:: DATA SUPPLIED ::

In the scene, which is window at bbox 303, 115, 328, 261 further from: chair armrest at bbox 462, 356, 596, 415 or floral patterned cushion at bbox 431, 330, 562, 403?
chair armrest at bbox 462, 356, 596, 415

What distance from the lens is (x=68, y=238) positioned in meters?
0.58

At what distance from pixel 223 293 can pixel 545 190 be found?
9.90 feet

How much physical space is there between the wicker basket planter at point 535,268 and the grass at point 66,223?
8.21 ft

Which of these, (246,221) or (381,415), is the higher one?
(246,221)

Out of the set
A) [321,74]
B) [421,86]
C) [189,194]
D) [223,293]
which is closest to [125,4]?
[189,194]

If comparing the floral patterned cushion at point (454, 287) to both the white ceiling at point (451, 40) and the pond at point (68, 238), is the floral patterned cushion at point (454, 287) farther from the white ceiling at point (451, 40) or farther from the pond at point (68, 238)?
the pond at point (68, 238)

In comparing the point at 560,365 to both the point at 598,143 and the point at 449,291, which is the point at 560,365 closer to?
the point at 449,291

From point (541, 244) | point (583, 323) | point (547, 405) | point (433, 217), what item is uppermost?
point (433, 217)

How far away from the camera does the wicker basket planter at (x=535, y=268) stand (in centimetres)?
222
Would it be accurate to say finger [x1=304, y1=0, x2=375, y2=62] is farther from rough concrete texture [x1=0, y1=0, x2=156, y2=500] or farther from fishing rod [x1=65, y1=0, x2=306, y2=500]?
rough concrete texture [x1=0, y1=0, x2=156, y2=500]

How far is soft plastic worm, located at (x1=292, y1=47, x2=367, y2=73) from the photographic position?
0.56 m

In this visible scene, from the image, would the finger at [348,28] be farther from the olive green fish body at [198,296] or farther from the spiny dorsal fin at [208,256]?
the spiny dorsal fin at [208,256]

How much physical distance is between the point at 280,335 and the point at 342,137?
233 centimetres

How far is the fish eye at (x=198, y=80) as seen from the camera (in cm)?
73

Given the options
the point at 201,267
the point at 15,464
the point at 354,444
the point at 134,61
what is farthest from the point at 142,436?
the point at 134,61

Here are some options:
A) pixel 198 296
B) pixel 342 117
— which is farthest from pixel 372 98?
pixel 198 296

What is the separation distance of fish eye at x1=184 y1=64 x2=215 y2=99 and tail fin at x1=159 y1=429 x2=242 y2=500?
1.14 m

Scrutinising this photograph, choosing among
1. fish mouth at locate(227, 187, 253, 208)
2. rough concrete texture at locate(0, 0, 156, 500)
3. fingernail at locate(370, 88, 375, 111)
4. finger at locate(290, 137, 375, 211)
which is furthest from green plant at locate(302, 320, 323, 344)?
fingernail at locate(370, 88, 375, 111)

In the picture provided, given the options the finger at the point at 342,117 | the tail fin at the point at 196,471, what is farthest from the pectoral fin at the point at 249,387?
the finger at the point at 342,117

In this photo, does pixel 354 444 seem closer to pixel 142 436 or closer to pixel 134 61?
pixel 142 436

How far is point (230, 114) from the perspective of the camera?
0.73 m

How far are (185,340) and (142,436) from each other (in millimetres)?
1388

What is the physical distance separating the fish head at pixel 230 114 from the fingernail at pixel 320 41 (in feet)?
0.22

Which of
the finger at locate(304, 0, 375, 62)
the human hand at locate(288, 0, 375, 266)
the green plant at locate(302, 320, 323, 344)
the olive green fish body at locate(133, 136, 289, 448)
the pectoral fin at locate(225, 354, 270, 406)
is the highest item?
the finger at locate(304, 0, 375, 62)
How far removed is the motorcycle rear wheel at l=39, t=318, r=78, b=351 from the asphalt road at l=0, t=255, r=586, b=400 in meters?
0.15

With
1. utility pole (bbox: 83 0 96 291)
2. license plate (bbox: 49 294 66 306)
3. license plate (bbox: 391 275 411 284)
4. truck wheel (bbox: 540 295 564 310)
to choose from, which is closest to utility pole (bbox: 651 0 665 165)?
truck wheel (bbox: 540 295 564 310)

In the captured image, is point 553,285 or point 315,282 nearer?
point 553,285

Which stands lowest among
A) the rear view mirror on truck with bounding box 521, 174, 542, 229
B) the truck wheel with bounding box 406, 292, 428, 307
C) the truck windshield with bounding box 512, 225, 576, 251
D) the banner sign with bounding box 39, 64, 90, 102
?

:::

### WHAT NEEDS TO BE DONE
Write out the data again, exactly and in full.

### FINAL RESULT
In the scene, which is window at bbox 303, 115, 328, 261 further from: chair armrest at bbox 462, 356, 596, 415 or floral patterned cushion at bbox 431, 330, 562, 403?
chair armrest at bbox 462, 356, 596, 415

What distance from the lens is (x=68, y=238) positioned in meters?
0.58

At what distance from pixel 223 293 can pixel 545 190 be found?
9.90 feet

How much physical space is there between the wicker basket planter at point 535,268 and the grass at point 66,223?
8.21 ft

Which of these, (246,221) or (381,415), is the higher one?
(246,221)

Out of the set
A) [321,74]
B) [421,86]
C) [189,194]
D) [223,293]
which is closest to [125,4]?
[189,194]

If comparing the floral patterned cushion at point (454, 287) to both the white ceiling at point (451, 40) and the pond at point (68, 238), is the floral patterned cushion at point (454, 287) farther from the white ceiling at point (451, 40) or farther from the pond at point (68, 238)?
the pond at point (68, 238)

In comparing the point at 560,365 to both the point at 598,143 and the point at 449,291, which is the point at 560,365 closer to?
the point at 449,291

From point (541, 244) | point (583, 323) | point (547, 405) | point (433, 217), what item is uppermost?
point (433, 217)

How far away from the camera does the wicker basket planter at (x=535, y=268) stand (in centimetres)?
222
Would it be accurate to say finger [x1=304, y1=0, x2=375, y2=62] is farther from rough concrete texture [x1=0, y1=0, x2=156, y2=500] or farther from fishing rod [x1=65, y1=0, x2=306, y2=500]?
rough concrete texture [x1=0, y1=0, x2=156, y2=500]

How far is soft plastic worm, located at (x1=292, y1=47, x2=367, y2=73) from the photographic position?
0.56 m

In this visible scene, from the image, would the finger at [348,28] be farther from the olive green fish body at [198,296] or farther from the spiny dorsal fin at [208,256]?
the spiny dorsal fin at [208,256]

How much physical distance is between the point at 280,335 and the point at 342,137?
233 centimetres

How far is the fish eye at (x=198, y=80) as seen from the camera (in cm)?
73

Given the options
the point at 201,267
the point at 15,464
the point at 354,444
the point at 134,61
what is farthest from the point at 142,436?
the point at 134,61

Here are some options:
A) pixel 198 296
B) pixel 342 117
— which is farthest from pixel 372 98?
pixel 198 296

What is the separation distance of fish eye at x1=184 y1=64 x2=215 y2=99 and tail fin at x1=159 y1=429 x2=242 y2=500?
1.14 m

Scrutinising this photograph, choosing among
1. fish mouth at locate(227, 187, 253, 208)
2. rough concrete texture at locate(0, 0, 156, 500)
3. fingernail at locate(370, 88, 375, 111)
4. finger at locate(290, 137, 375, 211)
which is furthest from green plant at locate(302, 320, 323, 344)?
fingernail at locate(370, 88, 375, 111)

In the picture provided, given the options the finger at the point at 342,117 | the tail fin at the point at 196,471, what is farthest from the pectoral fin at the point at 249,387?
the finger at the point at 342,117

In this photo, does pixel 354 444 seem closer to pixel 142 436 or closer to pixel 134 61?
pixel 142 436

How far is point (230, 114) from the perspective of the camera?
0.73 m

How far are (185,340) and (142,436) from each other (in millimetres)?
1388

What is the physical distance separating the fish head at pixel 230 114 from the fingernail at pixel 320 41 (in feet)?
0.22

Which of
the finger at locate(304, 0, 375, 62)
the human hand at locate(288, 0, 375, 266)
the green plant at locate(302, 320, 323, 344)
the olive green fish body at locate(133, 136, 289, 448)
the pectoral fin at locate(225, 354, 270, 406)
is the highest item?
the finger at locate(304, 0, 375, 62)
How far removed is the motorcycle rear wheel at l=39, t=318, r=78, b=351 from the asphalt road at l=0, t=255, r=586, b=400 in meters?
0.15

With
1. utility pole (bbox: 83 0 96 291)
2. license plate (bbox: 49 294 66 306)
3. license plate (bbox: 391 275 411 284)
4. truck wheel (bbox: 540 295 564 310)
to choose from, which is closest to utility pole (bbox: 651 0 665 165)?
truck wheel (bbox: 540 295 564 310)

In the captured image, is point 553,285 or point 315,282 nearer?
point 553,285

Which stands lowest among
A) the rear view mirror on truck with bounding box 521, 174, 542, 229
B) the truck wheel with bounding box 406, 292, 428, 307
C) the truck windshield with bounding box 512, 225, 576, 251
D) the banner sign with bounding box 39, 64, 90, 102
?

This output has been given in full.